I’ve lost count of the number of weekend getaways, date nights, and anniversaries that have been postponed or cancelled because of migraine. Although my husband and I knew I had migraine when we married, we had no idea how much it would affect our lives, especially as a couple. It’s as though we married into a polygamous relationship in which our migraine partner hogs all the attention. Neither one of us like it much but can’t seem to get rid of it either.
We both understand that its presence is not within our control. Migraine isn’t really trying to undermine our marriage, yet jealousy and bitterness creep in when we least expect it. After all, migraine is an irrational and demanding drain on our time, money, and emotional energy. When it strikes, everything else stops until its demands are addressed. To ignore it is impossible.
**Here are five ways we've developed to address those demands:1. ** Accept migraine’s presence.
You can’t divorce migraine. You can’t pretend that it doesn’t exist, either. Both people must acknowledge it as a significant presence in the marriage. The sooner you both admit you are married to migraine, the happier you will all be.
- Avoid framing migraine as the enemy.
Although migraine can be an unreasonable partner, it is not your enemy. Migraine is not actively trying to ruin your marriage. Only you can allow that to happen. By learning to work with migraine as an important member of the marriage will you create a happy relationship.
Include migraine in your plans.
Migraine needs to be accepted as part of the family. Ignore it at your own peril. You may not think you’ve invited it along, but it will stow away. You may as well pack a bag for it, too.
Create accommodations for migraine.
Migraine has special needs. Regardless of your plans, always include accommodations for migraine. Sometimes migraine will be polite, allowing you to enjoy your plans without interruption. At other times it will act up, demand attention, and threaten to derail your special event. Know how to respond and have the right tools within easy reach.
Build contingencies into your schedule.
Do you both know what to do when migraine disrupts your romantic plans? Can you change plans quickly or implement alternatives when necessary? Stay flexible. Have alternatives planned in advance.
I’ve been married to the same wonderful, compassionate man for over 27 years. He also has migraine. The impact of migraine on our marriage is significant. Over the years we have learned how to include migraine as a valuable and important part of our marriage. We talk about it, negotiate with it, and make accommodations for its needs. It is only by making room for migraine that we can keep our relationship healthy. Here are two additional steps we took to include migraine in our lives:
We welcomed migraine into the bedroom.
Ice packs, heating pads, water bottles, and medication are all mainstays of life with migraine. We moved a mini-fridge with a small freezer and a microwave into the bedroom. Next, we cleared out the nightstand drawers and filled them with medications and comfort measures. Now, when migraine demands our attention - even in the middle of the night - we can quickly address its needs without inviting unnecessary drama.
We always travel with migraine.
We don’t forget to pack a full arsenal of treatments and comfort measures. Migraine travels with us and gets its own suitcase. We even plan alternative solo activities for the unaffected partner when migraine demands undivided attention from one of us.
For better or worse, we are both married to migraine. We may as well make the best of it.

* **Input data**
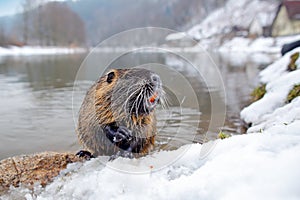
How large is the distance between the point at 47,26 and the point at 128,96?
55530 mm

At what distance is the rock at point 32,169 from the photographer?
97.2 inches

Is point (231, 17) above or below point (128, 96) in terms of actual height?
above

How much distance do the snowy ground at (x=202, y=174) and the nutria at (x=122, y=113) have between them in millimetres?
201

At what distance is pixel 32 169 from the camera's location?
267 cm

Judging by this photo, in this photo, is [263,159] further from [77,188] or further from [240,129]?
[240,129]

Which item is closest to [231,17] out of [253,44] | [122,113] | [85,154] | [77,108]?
[253,44]

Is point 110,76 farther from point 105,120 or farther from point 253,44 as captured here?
Result: point 253,44

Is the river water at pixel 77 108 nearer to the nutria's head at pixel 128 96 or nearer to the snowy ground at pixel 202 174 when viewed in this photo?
the nutria's head at pixel 128 96

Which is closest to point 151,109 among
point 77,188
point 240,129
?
point 77,188

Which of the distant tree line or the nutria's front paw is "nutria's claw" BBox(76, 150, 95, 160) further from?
the distant tree line

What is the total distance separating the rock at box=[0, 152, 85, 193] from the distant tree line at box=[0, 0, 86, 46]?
163 ft

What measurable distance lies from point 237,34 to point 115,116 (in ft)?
170

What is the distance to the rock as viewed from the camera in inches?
97.2

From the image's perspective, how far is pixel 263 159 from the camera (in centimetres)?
170
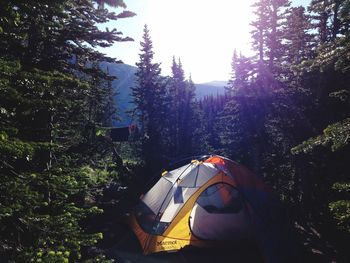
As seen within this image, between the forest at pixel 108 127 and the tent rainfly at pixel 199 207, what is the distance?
5.73 feet

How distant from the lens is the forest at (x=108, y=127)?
3.26m

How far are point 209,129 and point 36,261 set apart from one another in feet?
203

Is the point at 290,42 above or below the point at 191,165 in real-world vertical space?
above

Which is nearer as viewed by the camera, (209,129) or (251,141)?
(251,141)

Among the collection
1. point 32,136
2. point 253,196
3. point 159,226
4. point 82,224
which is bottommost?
point 82,224

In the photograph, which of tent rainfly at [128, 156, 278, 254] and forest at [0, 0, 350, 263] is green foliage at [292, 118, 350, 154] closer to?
forest at [0, 0, 350, 263]

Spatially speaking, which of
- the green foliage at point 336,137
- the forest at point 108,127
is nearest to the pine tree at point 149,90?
the forest at point 108,127

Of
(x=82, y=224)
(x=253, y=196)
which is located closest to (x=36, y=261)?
(x=253, y=196)

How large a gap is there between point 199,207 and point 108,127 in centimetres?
752

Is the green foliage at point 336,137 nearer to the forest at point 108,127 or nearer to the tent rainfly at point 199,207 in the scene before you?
the forest at point 108,127

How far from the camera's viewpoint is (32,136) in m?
4.03

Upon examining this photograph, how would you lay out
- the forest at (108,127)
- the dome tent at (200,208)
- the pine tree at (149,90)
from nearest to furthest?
the forest at (108,127), the dome tent at (200,208), the pine tree at (149,90)

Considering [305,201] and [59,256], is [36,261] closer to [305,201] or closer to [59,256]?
[59,256]

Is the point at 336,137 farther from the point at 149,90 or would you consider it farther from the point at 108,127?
the point at 149,90
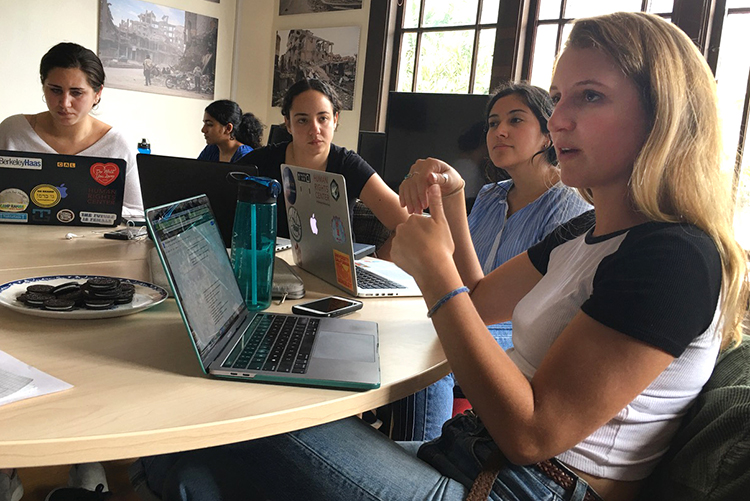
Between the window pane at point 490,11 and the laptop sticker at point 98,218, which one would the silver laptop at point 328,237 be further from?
the window pane at point 490,11

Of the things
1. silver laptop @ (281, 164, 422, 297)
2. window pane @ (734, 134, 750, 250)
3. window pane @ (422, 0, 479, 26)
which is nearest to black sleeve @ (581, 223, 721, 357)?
window pane @ (734, 134, 750, 250)

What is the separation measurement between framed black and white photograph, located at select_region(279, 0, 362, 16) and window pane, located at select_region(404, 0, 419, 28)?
1.28ft

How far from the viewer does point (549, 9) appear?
164 inches

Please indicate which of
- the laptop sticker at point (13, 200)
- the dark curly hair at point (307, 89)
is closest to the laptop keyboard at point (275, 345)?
the laptop sticker at point (13, 200)

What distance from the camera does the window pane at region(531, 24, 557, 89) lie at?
4.18m

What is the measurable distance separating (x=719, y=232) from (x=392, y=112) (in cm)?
259

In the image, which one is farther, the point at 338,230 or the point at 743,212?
the point at 338,230

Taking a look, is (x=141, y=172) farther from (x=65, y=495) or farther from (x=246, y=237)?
(x=65, y=495)

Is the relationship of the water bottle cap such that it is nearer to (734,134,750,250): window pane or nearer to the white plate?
the white plate

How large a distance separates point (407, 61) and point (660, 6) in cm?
190

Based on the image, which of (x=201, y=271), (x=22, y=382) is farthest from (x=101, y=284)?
(x=22, y=382)

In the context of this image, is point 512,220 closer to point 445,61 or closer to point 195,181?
point 195,181

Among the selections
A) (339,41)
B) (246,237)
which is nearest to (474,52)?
(339,41)

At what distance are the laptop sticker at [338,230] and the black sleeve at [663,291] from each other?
65 centimetres
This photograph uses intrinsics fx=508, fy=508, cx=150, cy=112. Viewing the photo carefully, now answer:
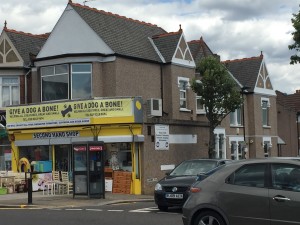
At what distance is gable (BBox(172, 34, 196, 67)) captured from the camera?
91.4 feet

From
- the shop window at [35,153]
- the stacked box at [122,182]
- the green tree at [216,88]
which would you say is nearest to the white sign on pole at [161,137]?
the stacked box at [122,182]

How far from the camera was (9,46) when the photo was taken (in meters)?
27.9

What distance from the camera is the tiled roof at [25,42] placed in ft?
91.8

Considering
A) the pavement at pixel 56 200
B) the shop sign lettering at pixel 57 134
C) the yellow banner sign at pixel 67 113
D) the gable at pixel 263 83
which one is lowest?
the pavement at pixel 56 200

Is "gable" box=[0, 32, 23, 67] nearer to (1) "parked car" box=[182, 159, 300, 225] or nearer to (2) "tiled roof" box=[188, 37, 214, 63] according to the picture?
(2) "tiled roof" box=[188, 37, 214, 63]

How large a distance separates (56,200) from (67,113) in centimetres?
592

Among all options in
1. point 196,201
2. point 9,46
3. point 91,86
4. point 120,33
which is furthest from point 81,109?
point 196,201

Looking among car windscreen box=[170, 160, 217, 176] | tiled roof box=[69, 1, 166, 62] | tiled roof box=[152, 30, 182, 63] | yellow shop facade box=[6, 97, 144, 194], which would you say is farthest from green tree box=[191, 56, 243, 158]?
car windscreen box=[170, 160, 217, 176]

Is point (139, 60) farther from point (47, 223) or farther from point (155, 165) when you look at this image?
point (47, 223)

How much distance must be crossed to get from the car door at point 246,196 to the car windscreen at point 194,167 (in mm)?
7029

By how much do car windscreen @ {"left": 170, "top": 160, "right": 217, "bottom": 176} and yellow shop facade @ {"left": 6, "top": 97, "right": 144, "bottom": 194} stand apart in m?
6.52

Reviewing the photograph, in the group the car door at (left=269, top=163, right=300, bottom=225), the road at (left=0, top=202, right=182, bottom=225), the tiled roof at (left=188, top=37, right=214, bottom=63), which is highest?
the tiled roof at (left=188, top=37, right=214, bottom=63)

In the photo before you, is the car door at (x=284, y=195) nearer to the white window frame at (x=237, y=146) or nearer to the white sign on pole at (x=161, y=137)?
the white sign on pole at (x=161, y=137)

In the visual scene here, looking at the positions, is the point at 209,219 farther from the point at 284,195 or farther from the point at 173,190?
the point at 173,190
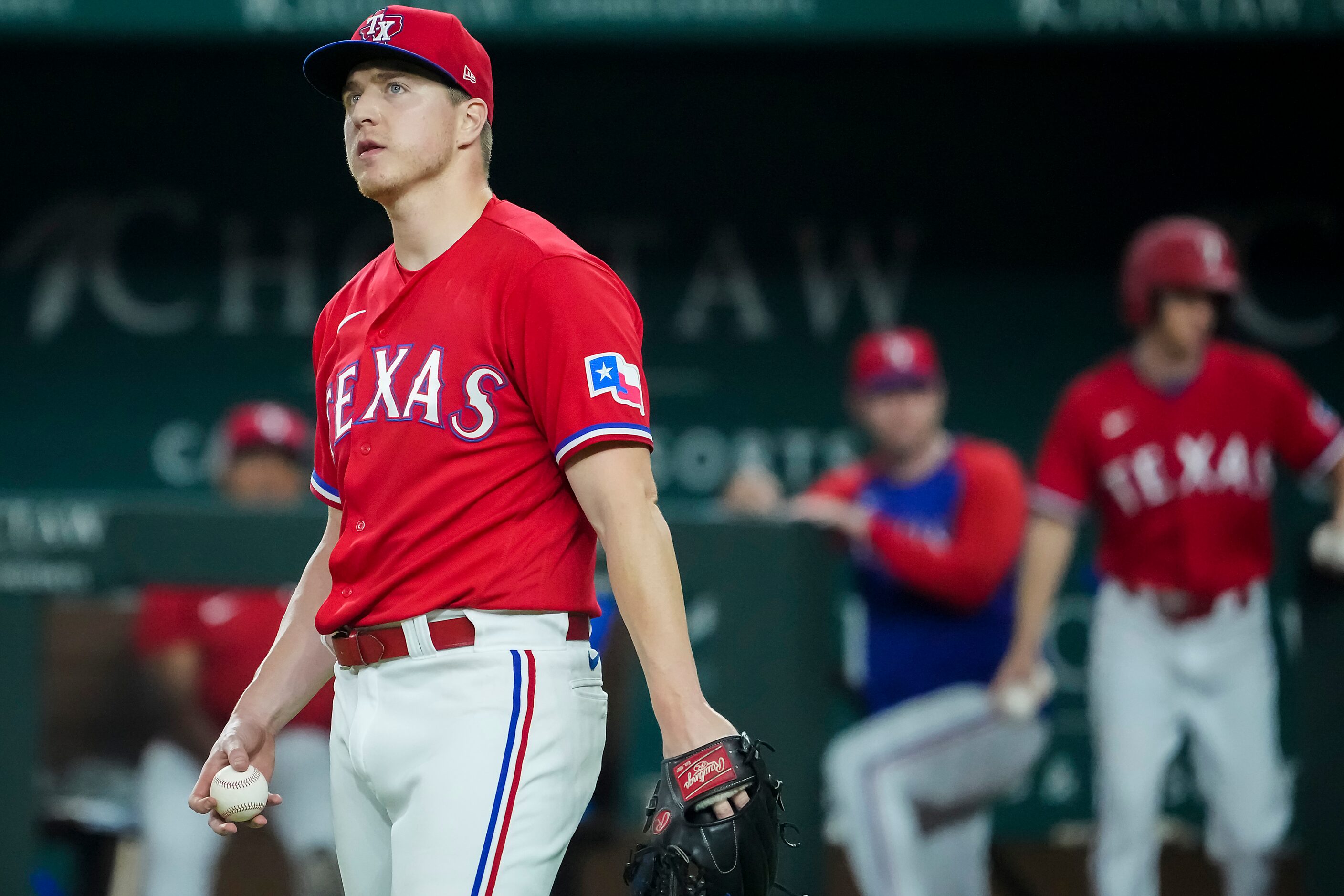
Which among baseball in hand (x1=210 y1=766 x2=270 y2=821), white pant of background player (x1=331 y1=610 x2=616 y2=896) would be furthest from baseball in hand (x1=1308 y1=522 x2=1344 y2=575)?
baseball in hand (x1=210 y1=766 x2=270 y2=821)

* **Instructions**
1. Answer these questions about the essay on migraine and marriage:
(a) For how long has the writer been married?
(b) Which two appliances did the couple move into the bedroom?
(c) What does migraine get of its own when the couple travels?
2. Extract the passage of the essay on migraine and marriage from "Migraine has special" to "planned in advance.", word for word.

* **Answers by item number**
1.
(a) Over 27 years.
(b) A mini-fridge with a small freezer and a microwave.
(c) Its own suitcase.

2.
Migraine has special needs. Regardless of your plans, always include accommodations for migraine. Sometimes migraine will be polite, allowing you to enjoy your plans without interruption. At other times it will act up, demand attention, and threaten to derail your special event. Know how to respond and have the right tools within easy reach.
Build contingencies into your schedule.
Do you both know what to do when migraine disrupts your romantic plans? Can you change plans quickly or implement alternatives when necessary? Stay flexible. Have alternatives planned in advance.